*Text*:
I followed worshippers to the shoe check counter, I followed them to the foot-wash pond and I followed a kind man’s advice to cover my head. I followed them through the beautifully decorated main hall where a small man sat cross-legged reading from a huge book beneath a carved marble gazebo. And finally, I followed them to the rear courtyard where many devotees were enjoying the gurdwara’s guru ka langar (communal kitchen).
Once again, I approached tentatively, but soon had a stainless steel thali thrust into my hands by a woman who grabbed it from a stack of hundreds. I sat on the ground in one of the long rows of diners, facing those in the row opposite me. One by one, the rice man, the dal man, and the pickle man visited me. They walked the rows filling whichever section of my partitioned plate was bare. The water man slopped the contents of his bucket into my drinking bowl and to the chapatti man, I raised both hands, holding my palms upwards into which he flopped the warm, round bread.
That was the first of my experiences with Sikh hospitality and I made sure it wasn’t the last. As I cycled through the Sikh-heavy deserts of northern Rajasthan and the Punjab, I would look for a place to rest my head at the end of each day. However, rather than stray from fruit-wallah to paan-wallah to rickshaw-wallah asking for hotel sasta-wallah as I would in other parts of India, I made a beeline for the sparkling white dome of the local gurdwara, the golden spire of which always stood high above the buildings that it surrounded.
Not once were my requests for a bed met with even an inkling of hesitation; only goodwill, warmth, and, of course, chai.
I ate my meals in the various guru ka langars where people of all religion, races, castes, and genders are welcome to receive as much food as they desire, free of charge. The rows in which diners sit side by side, cross-legged on the ground, symbolize that no person is above any other — we are all brothers and sisters and we shall eat and live as such.
Approaching temples for hospitality initially began with a financially based motive — they were free. However I soon discovered a reason far more valuable than saving rupees. At temples I was a guest rather than a client. The more I lived off the charity of others, the easier it became to remove the guilt associated with accepting charity. I made the heartwarming realization that such guilt was completely unwarranted because the charity was never given with the purpose of receiving anything in return.
This was the spiritual India that I had heard so much about. The India that enters one’s soul, nestles within and makes a permanent home there. This was the India that changes people.
Letting Go
There are a few philosophies that I lived by to assist me in my time as a bicycle nomad. One involved seeing life as a series of temporary states: I may be stuck cycling in the cold, rainy, wind-blown mountains of remote northern India, but it’s okay; eventually I will be dry and warm again. If not tonight, probably tomorrow. Eventually.

*Input data*:
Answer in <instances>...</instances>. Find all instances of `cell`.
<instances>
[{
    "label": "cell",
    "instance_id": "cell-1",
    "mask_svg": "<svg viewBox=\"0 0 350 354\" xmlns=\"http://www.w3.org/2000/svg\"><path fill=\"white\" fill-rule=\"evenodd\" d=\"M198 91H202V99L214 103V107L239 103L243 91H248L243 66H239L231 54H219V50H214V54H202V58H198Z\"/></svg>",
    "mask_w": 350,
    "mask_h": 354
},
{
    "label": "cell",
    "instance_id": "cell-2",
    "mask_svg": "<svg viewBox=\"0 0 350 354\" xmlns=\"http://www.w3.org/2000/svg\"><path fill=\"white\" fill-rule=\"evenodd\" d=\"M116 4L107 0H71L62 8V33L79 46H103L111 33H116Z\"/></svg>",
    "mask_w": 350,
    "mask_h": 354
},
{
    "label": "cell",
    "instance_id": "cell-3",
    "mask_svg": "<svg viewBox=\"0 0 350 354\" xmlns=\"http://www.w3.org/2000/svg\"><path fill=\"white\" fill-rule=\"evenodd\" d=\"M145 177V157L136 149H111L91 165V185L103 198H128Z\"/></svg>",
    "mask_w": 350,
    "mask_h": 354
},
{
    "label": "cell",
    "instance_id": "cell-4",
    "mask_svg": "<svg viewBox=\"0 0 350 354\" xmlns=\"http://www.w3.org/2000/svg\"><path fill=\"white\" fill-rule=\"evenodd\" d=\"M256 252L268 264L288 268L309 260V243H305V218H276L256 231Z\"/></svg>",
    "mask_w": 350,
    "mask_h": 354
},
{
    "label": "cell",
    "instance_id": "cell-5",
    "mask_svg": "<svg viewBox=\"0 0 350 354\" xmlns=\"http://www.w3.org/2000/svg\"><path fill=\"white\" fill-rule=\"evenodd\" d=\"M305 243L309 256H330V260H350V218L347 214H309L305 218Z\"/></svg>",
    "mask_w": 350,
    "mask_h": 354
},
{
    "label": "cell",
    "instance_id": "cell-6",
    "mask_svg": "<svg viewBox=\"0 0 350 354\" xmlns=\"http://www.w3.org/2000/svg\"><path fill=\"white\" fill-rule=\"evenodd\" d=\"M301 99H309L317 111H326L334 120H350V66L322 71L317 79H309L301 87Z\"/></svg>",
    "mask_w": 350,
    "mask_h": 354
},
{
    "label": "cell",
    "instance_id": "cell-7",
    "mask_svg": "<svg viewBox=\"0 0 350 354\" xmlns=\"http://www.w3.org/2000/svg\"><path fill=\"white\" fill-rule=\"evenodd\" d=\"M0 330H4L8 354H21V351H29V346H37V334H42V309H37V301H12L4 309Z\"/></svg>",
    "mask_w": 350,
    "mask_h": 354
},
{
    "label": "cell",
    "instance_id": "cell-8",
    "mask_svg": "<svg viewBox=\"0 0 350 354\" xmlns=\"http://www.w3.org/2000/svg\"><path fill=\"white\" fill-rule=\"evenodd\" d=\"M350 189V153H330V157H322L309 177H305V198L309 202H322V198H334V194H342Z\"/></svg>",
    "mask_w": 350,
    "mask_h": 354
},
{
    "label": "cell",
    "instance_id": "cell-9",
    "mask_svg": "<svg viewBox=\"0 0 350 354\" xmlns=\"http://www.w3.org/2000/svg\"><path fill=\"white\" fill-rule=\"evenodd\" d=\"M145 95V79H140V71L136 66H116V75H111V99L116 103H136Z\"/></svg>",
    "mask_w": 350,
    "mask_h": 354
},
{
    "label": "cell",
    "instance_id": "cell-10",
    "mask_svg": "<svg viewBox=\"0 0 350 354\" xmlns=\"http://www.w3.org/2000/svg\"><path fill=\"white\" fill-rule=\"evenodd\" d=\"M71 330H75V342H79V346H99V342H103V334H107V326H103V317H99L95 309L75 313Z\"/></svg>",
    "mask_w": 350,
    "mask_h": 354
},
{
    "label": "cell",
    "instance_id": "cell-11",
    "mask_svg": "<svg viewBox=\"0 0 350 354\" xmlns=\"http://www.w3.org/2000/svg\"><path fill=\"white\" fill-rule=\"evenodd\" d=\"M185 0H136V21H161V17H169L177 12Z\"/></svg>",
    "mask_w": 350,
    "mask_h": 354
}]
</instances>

*Task list*:
(A) Write out, word for word, the part of the essay on Sikh hospitality from "I ate my meals" to "live as such.".
(B) Write what comes next in the essay on Sikh hospitality, starting after its last sentence.

*Results by task*:
(A)
I ate my meals in the various guru ka langars where people of all religion, races, castes, and genders are welcome to receive as much food as they desire, free of charge. The rows in which diners sit side by side, cross-legged on the ground, symbolize that no person is above any other — we are all brothers and sisters and we shall eat and live as such.

(B)
Another philosophy could be summarized as taking it on board: there are ants crawling in my rice. There are ants in everyone’s rice. What else are you going to eat halfway down the Ganges?
And a third, which encompasses all others, was that of letting go.
Letting go is about unburdening oneself of control, dependence, and expectation. I found it to be essential in not only enabling me to see the beauty of India, but in helping me deal with its ugliness.
This ugliness was most vividly exposed to me while catching a train from one impoverished state to another. The carriage I was traveling in was packed full of tired-looking men and women sitting cross-legged on the hard metal floor. At one station, a very ill-looking, bloated girl wrapped in a thin blanket was nursed onto the carriage by her mother and older brother. A space was cleared for her on the floor near my feet and she curled her fragile body into a ball. She glanced up at me with her sad, sick eyes and then closed them in a manner that suggested that she was resigned to the possibility that they may never open again. I felt a familiar knot of helpless sympathy form in my stomach and two familiar words formed in my mind: “Damn it.”
I am not sure why it is these words that naturally arose when I was faced with India’s ugliness. Perhaps I was damning a world where a severely ill child, who clearly needs medical attention, is forced to travel on the metal floor of an overcrowded train. Maybe I was damning a world where a double amputee pushes himself through the dirt on a cart with only slightly rounded, wooden wheels. A world where a filthy, disease-riddled little girl is raised in a slum home constructed of other people’s garbage, with little hope of ever escaping.
Perhaps I was damning the fact that despite my good bill of health and relative wealth, I still felt so utterly helpless.
Many have asked me if India is worth visiting. To them I reply with an emphatic yes. But India is a land of extremes and an assault on the senses. It must be swallowed whole. Wince at the bitter, suckle on the sweet. Endure the pain, embrace the pleasure.
Do not shy away from the ugliness and the beautiful will reveal itself.
Let go. India will be; be with it.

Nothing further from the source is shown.